Unemployment rate is low and hiring’s high, why?
RAPID CITY, S.D. (KEVN) - South Dakota’s unemployment rate is half of the national average, just below 3 percent.
Yet, employers are continuing to have a difficult time with seasonal staffing. When tourism season ramps up, where have businesses typically turned for employees?
Sarah Hustead, the Vice President of Wall Drug, knows where they’ve staffed in years past.
“If you’re in tourism and you’re trying to staff completely based on the local population, it’s just not high enough. We don’t have the available workforce to field this if we don’t get the international students,” says Hustead, “and the H2B workers.”
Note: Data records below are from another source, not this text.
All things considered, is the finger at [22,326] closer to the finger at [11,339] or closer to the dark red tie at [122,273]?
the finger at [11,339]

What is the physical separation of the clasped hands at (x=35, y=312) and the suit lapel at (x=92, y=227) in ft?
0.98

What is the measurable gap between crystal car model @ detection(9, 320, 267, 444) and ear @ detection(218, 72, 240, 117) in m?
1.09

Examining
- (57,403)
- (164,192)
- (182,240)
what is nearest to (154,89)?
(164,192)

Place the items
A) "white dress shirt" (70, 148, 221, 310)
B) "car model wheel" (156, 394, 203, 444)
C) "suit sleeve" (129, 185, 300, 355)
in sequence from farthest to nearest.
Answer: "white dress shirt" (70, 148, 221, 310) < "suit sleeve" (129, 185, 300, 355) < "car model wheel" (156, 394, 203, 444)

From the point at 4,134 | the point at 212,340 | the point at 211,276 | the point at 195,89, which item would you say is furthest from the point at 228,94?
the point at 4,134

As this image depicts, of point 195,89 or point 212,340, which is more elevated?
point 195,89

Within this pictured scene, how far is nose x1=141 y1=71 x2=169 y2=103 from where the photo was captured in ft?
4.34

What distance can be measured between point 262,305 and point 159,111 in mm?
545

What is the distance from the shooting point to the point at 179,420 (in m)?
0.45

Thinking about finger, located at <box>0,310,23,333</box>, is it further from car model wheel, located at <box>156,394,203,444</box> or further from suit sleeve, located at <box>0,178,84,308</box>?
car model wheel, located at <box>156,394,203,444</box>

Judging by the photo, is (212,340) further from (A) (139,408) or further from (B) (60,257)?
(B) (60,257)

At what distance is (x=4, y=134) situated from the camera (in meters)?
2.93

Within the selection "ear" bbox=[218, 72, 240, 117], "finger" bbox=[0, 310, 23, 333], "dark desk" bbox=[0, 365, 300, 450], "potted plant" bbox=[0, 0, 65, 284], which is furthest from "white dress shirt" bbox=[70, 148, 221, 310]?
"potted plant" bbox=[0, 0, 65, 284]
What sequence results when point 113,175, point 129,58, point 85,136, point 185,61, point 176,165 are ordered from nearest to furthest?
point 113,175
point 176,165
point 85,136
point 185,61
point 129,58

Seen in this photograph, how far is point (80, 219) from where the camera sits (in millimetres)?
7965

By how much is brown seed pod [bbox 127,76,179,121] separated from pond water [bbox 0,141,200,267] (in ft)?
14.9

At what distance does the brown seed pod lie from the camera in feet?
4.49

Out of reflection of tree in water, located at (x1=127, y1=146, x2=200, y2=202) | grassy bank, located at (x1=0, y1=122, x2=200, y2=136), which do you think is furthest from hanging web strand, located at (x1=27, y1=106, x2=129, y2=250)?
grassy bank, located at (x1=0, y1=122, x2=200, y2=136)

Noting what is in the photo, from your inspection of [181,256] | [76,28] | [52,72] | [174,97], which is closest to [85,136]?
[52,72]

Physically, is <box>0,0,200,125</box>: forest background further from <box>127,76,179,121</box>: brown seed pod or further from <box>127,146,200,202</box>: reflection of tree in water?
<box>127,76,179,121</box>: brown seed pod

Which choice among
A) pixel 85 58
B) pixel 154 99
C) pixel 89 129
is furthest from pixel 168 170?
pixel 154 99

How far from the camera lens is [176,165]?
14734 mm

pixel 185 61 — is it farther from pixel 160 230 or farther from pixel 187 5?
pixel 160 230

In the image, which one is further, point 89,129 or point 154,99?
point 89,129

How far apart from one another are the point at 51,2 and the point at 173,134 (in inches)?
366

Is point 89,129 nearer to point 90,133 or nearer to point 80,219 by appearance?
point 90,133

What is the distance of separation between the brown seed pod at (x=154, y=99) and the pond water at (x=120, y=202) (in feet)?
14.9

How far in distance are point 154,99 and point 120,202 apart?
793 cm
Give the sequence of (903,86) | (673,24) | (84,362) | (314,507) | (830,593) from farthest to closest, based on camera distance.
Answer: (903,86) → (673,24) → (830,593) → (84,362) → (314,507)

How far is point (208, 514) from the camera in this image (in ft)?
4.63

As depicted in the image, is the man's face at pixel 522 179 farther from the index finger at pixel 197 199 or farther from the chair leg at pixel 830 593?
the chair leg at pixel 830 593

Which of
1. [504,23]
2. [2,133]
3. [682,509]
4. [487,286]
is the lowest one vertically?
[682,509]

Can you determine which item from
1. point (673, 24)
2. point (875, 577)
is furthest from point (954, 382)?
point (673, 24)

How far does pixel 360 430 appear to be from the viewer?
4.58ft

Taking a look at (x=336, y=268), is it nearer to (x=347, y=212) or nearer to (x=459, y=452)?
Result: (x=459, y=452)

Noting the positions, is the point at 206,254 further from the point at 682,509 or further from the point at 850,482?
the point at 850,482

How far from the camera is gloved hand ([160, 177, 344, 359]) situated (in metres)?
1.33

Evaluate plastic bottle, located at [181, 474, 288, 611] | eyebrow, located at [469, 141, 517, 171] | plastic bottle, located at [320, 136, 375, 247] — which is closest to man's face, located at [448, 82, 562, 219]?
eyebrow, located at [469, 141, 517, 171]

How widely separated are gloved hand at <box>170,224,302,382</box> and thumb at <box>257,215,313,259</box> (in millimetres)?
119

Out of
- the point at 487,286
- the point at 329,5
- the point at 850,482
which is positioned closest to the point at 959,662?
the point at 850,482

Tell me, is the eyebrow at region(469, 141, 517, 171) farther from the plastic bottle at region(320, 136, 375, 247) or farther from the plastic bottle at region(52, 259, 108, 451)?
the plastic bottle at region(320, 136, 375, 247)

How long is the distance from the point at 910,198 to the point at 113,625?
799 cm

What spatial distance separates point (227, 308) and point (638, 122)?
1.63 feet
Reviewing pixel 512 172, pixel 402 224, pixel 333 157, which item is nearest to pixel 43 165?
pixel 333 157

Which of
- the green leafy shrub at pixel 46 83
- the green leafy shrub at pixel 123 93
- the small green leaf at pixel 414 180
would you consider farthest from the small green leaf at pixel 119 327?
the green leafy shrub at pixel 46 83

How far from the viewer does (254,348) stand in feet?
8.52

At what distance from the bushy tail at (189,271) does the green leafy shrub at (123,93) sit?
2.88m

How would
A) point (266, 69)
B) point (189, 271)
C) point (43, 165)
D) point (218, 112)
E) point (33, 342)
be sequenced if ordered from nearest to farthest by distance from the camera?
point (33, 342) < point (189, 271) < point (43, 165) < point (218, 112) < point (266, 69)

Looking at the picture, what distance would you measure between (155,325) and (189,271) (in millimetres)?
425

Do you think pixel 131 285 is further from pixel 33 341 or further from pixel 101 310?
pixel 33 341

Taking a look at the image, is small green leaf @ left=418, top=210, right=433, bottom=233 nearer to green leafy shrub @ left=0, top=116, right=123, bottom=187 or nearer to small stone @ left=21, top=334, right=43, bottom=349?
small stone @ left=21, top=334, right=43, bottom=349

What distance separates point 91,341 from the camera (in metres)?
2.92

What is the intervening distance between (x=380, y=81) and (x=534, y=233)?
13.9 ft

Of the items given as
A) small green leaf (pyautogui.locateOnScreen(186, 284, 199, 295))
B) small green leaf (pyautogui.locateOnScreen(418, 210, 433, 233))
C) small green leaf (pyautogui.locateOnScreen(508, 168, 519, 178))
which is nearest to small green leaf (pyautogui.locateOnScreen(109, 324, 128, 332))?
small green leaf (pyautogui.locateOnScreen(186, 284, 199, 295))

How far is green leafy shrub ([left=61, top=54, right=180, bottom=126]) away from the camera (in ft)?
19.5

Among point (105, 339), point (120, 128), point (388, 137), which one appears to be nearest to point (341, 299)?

H2B workers are people who are temporarily in the United States that have a permanent residence elsewhere. They are given visas that allow them to legally work on U.S. soil, but there’s not many of them to go around according to Dan Tribby, the General Manager of Prairie Edge.
“They did free up 22,000 of the foreign worker permits, but that’s for the nation. So,” asks Tribby, “how do you get that?”
An employer must prove that that there are not enough U.S. workers in their location to be eligible to hand out visas. South Dakota’s tourism relies on the visas. However, businesses aren’t guaranteed to receive them even if the conditions are met.
“They released 22,000 more H2B visas just recently, which is nice, but it all goes into a lottery. So, it’s hard to hang your hat on relying on the H2B visas. The labor market is just tight everywhere, for the international students, the H2B workers and locally,” says Hustead. “It’s just really hard to get employees right now.”
The amount of visas granted is currently capped, meaning no more will be released. If there’s one things that could help the incoming tourism season, it’s more visas.
“If they could open up some more H2B visas, I think South Dakota is going to have a really strong tourism season and it could be made even stronger if those workers are here,” says Hustead.